The plan approved by the council would allow 26 out of 49.5 acres for housing, at seven houses per acre, with the rest protected either as wetlands, bird habitat, or a buffer zone for those lands. But Land Trust members said the commission had erroneously gone against its own staff, failing to punish intentional filling of wetlands and ignoring evidence that more land should be protected.

“The Land Trust believes that [an] 8-foot-high pile of dirt was used by Shea to fill in wetlands and therefore is not consistent with a project in Huntington Beach,” said the group’s executive director, Flossie Horgan. “If this is not a wetland, then why does the developer say they’re going to dig 17 feet down to de-excavate the land, then build back up 10 feet?”

Shea representatives disagreed, saying their farmer on the land was doing normal weed clearance.

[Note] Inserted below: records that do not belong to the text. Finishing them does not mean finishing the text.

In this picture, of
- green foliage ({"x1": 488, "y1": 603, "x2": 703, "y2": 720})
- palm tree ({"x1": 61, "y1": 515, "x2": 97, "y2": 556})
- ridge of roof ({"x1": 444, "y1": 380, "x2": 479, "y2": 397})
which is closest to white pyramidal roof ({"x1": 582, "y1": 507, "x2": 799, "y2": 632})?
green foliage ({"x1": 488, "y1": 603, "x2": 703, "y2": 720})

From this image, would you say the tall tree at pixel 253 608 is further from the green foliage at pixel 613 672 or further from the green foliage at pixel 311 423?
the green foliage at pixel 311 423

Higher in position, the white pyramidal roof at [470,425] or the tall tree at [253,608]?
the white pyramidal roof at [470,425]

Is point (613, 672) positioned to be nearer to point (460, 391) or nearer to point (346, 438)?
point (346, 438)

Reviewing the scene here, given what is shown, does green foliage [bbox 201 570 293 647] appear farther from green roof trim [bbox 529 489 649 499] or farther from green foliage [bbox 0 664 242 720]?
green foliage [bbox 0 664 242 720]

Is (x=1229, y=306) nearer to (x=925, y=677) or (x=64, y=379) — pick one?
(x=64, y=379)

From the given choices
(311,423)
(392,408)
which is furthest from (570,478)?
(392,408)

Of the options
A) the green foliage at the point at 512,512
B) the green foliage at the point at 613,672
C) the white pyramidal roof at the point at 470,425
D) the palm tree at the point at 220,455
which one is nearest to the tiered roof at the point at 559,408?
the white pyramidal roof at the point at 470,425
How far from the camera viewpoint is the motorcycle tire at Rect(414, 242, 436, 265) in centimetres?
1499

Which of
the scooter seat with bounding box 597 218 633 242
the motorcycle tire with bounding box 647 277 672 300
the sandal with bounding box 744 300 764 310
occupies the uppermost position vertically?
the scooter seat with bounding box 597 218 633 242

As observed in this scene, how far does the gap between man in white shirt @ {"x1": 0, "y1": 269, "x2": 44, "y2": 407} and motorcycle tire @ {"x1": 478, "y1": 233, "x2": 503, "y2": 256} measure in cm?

Councilman Don Hansen dismissed complaints about the Coastal Commission plan, saying some opponents just wanted everything their way. He said the change in the plan from its first city approval in 2002 to 2008 was proof.

“We see more land dedicated as open space, more conservation and more wetlands present than what the city was prepared to support in beginning,” he said. “It’s good policy when it falls your way and politics when it falls in the other. The problem for some in this room is that the Coastal Commission had the audacity to not fall in lockstep with their staff.”

But Hardy disagreed, saying the City Council had the right to disapprove of the commission.

“We’re supposed to verify what the Coastal Commission did,” she said. “We have every ability to say ‘No, that’s not right.’”

The development is far from final approval; numerous public hearings with the Coastal Commission and City Council remain.